Artigo | IMSEAR | ID: sea-226364

RESUMO

Miracle drink “Renal Support (S-5)” an Ayurvedic formulation in conjugation with other cardiovascular support (S3), Sugar Care (S10), and liver health support (S4) was scientifically evaluated on 12 humans subjects for its therapeutic potential in treating chronic kidney diseases caused due to: a) Induce of pain killers medication, and other medications, b) Chronic diabetes, c) Blood pressure. Patients suffering from renal failure due to over medications, pain killer medication and BP were advised to take 15ml of Renal Support and S3 twice a day morning and evening before food, and 15ml of S4 trice a day. As the main biomarker of kidney disease, creatinine was monitored every month till three months of treatment whereas; blood urea and hemoglobin were screened at month end. Cytotoxicity and nephroprotective activity of Renal Support were evaluated on Baby Hamster Kidney Fibroblast cells (BHK-21).
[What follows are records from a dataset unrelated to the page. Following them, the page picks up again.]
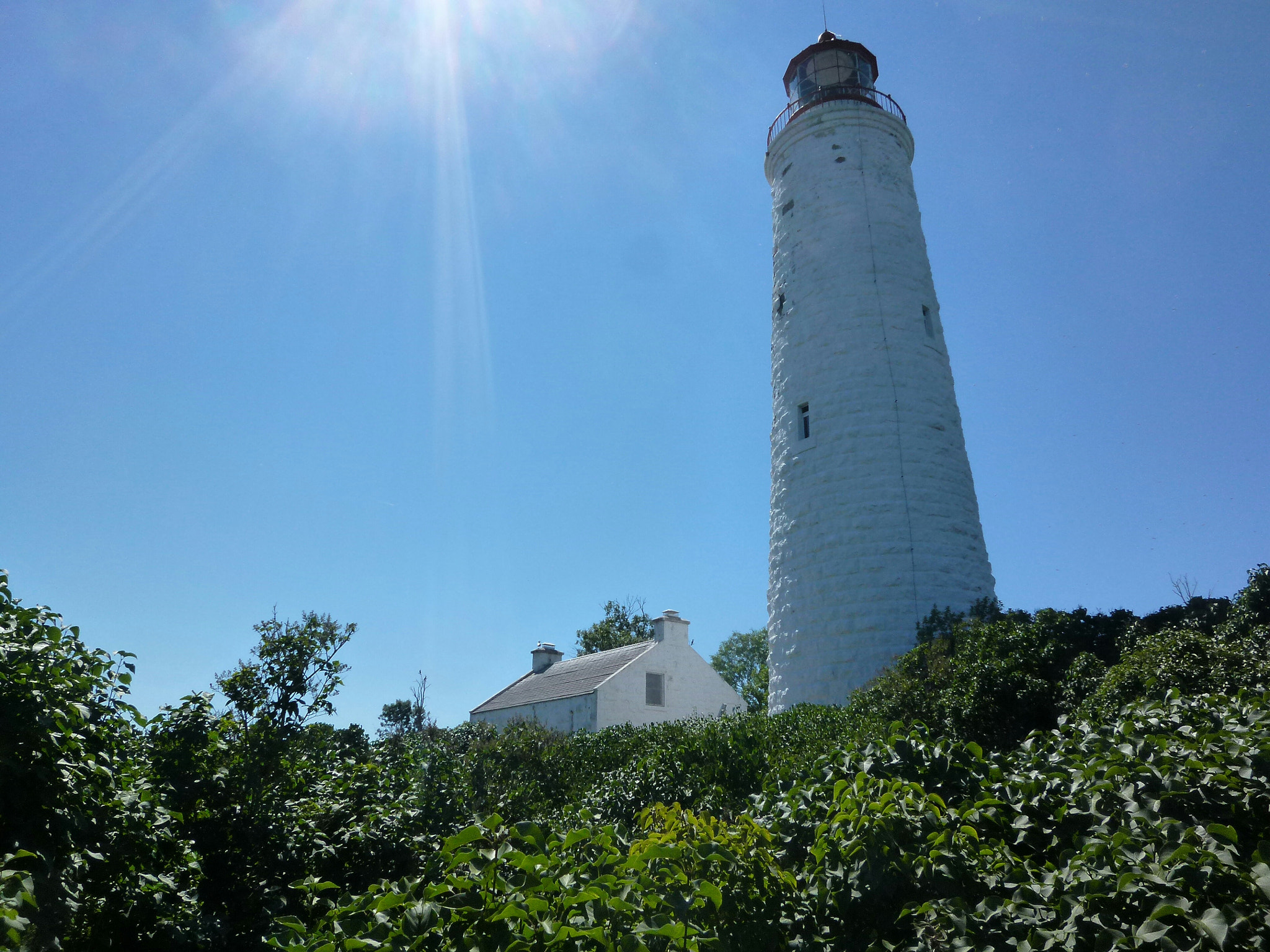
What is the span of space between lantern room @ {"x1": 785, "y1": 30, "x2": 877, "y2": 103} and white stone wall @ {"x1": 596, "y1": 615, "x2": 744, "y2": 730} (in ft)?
59.2

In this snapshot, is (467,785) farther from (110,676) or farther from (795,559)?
(795,559)

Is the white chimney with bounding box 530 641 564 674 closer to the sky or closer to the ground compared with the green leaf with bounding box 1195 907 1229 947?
closer to the sky

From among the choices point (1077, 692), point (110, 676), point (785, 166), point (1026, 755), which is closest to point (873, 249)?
point (785, 166)

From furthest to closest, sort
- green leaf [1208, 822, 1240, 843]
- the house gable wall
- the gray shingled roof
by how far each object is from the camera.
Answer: the gray shingled roof → the house gable wall → green leaf [1208, 822, 1240, 843]

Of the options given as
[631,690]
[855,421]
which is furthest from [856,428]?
[631,690]

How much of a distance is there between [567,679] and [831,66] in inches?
864

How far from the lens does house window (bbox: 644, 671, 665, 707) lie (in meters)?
26.2

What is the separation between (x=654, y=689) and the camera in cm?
2652

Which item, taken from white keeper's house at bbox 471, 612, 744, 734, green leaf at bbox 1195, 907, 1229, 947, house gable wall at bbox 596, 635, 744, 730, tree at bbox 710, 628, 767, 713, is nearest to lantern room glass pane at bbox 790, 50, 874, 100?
white keeper's house at bbox 471, 612, 744, 734

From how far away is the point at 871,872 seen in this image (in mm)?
3598

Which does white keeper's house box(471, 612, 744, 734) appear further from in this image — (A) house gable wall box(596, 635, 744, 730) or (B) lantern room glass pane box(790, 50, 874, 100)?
(B) lantern room glass pane box(790, 50, 874, 100)

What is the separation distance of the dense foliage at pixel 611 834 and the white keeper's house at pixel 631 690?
17.0 m

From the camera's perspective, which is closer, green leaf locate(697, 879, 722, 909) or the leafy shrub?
the leafy shrub

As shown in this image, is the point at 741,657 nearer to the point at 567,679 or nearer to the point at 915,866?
the point at 567,679
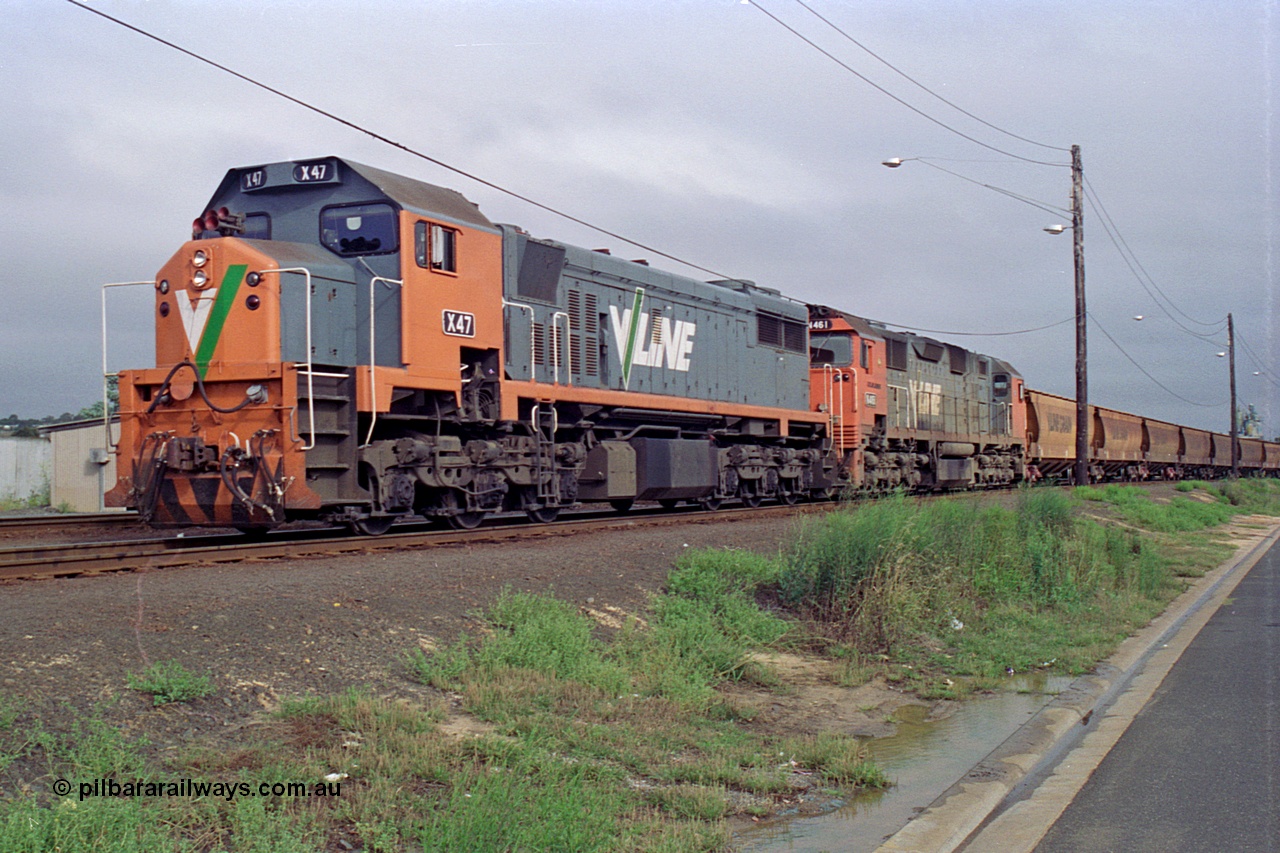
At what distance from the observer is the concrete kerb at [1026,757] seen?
4305 millimetres

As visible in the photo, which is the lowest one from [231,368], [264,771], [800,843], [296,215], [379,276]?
[800,843]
Radical decline in serum creatinine content was observed from 6.31mg/dl to 1.80mg/dl (68%), 1.20mg/dl (79%), and 0.84mg/dl (82%) on 30, 60, and 90 days of treatment respectively and in 90 days of treatment most of the patients showed 50 to 83% creatinine reduction. A significant decrease in the blood urea from 91mg/dl to 30mg/dl(67%) and hemoglobin content from 7.27 to 11.77g% was observed in 30days of treatment and the majority of patients showed >50% of blood urea reduction. No toxicity of Renal Support towards BHK-21 was noticed and showed 40.92% and 47.54% nephroprotective activity. A novel, natural-based, and safe Ayurveda formulation with significant nephroprotective potential for CKD treatment was proposed in the present study.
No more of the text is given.